Friday, January 6, 2012

2011 Top 10: A Bittersweet Season

First in a series of reviews of my 10 favorite books read in 2011, presented in alphabetical order.

A Bittersweet Season by Jane Gross, ©2011

Excerpted [with some paraphrasing] from the book's section on a geriatrician’s presentation to healthcare policymakers:

“How many of you expect to die?”
[All members of the audience eventually raised their hands.]
“Would you prefer to be old when it happens?”
All hands flew up in unison.
Who would choose cancer as the way to go?
Just a few.
“What about chronic heart failure or emphysema?”
A few more.
“So all the rest of you are up for frailty and dementia?”

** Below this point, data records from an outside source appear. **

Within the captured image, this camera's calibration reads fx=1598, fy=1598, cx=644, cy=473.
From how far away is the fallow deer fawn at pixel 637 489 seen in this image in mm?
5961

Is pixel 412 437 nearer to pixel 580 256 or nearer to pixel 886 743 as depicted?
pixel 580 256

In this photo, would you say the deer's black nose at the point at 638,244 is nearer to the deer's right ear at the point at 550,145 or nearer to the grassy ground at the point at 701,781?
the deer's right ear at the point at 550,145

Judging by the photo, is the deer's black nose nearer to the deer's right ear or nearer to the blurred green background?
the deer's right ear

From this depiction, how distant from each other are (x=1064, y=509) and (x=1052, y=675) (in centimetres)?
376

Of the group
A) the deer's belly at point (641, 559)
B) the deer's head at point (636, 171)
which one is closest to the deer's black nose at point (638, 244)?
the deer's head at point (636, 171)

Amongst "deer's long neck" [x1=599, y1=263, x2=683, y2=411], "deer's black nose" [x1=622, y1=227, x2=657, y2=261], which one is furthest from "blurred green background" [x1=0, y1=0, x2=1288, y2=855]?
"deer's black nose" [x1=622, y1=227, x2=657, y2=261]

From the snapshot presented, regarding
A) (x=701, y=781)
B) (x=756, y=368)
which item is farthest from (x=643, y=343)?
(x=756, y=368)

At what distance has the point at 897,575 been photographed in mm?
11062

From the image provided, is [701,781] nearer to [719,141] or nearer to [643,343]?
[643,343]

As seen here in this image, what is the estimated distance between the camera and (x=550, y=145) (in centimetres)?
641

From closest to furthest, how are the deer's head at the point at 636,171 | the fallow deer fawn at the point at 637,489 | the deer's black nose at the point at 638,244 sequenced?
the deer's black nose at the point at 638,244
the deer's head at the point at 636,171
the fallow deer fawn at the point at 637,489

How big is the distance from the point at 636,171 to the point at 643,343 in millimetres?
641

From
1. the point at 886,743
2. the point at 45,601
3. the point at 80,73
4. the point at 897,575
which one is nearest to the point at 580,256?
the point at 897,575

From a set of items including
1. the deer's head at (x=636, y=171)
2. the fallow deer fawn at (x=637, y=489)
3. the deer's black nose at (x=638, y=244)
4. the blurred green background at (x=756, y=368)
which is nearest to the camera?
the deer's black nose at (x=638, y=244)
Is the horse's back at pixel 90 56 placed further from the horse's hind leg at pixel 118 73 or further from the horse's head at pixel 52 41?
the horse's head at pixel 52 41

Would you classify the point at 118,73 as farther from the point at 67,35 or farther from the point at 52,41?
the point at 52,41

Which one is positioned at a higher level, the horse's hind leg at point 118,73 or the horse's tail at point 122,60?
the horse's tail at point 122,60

This outstanding book -- part memoir, part instruction manual, part expose on eldercare and financing -- is a sort of documentary about that third route. Cancer deaths come relatively early (age mid-60s) and with a rapid decline for 20% of Americans, and organ failures follow a decade later, via lengthier up-and-down declines, for another 25%. But it’s frailty and dementia -- “a drawn-out and humiliating series of losses for the parent and an exhausting and potentially bankrupting ordeal for the family” -- that lead to 40% of deaths.

The topic may be heavy but the treatment is extremely readable, accessible (suspenseful and fascinating, even), and packed with useful information. New York Times writer Jane Gross uses her mother’s decline as a springboard to present statistics and discuss issues, for example:
• elder housing (“assisted living is a social, rather than a medical, model of long-term care”);
• elder care (home care, nursing homes, physicians, hospitalizations);
• private savings and public financing (“assume that whatever it is you need, Medicare won’t pay for it”);
• family relationships and responsibilities
• end of life.

Gross gathers dozens of resources into a useful appendix, and the blog she launched (The New Old Age at the NYT) remains active although with new contributors. Her mother’s 2001 decline prompted this book, but Gross incorporated up-to-date research when she wrote it in 2010. It was published when my 92-year-old mother was a couple of years into her decline into frailty, and I read it in a cycle of putting it aside and then invariably being fascinated to find recognition and comfort when I picked it up again; I finished it a month before she died.

Of the many books now about caregiving and elder care, I recommend this single volume. It’s one to read for your parents’ aging and then again for your own.

(Review based on an advance reading copy provided by the publisher.)

1 comment:

  1. The book is for everyone who has parents or is a parent. It's about how families can take care of aging parents and how we can arrange ourselves so that our children need to care for us as little as possible. It's part memoir, part how-to, part policy analysis. The author worked for the New York Times for 30 years and has been nominated for 13 Pulitzer Prizes. Her expertise as an investigative journalist is in health and aging. Therefore, the fact that even she was ill-equipped to care for her aging, ailing mother was a huge wake-up call to her and she wrote this book to help the rest of us.
    As I was reading it, I kept finding myself wanting to immediately email various friends the news that I'd found a book that provided answers to the very same issues with which they were currently struggling. Share the book with your parents or kids, too - it will be the starter to the conversation that's been too tough to have. I've shared it with my family - I don't want to be the only one in this situation equipped with the crucial information and insights.
    Jane's tone is that of a wise, witty, warm, humble friend who happens to be an expert. You'll laugh and cry. It's not a bleak or dry read. It is, however, a must-read, in my opinion. Why reinvent the wheel at the expense of you, your parents', your kids' health, finances, and well-being? Just read this book.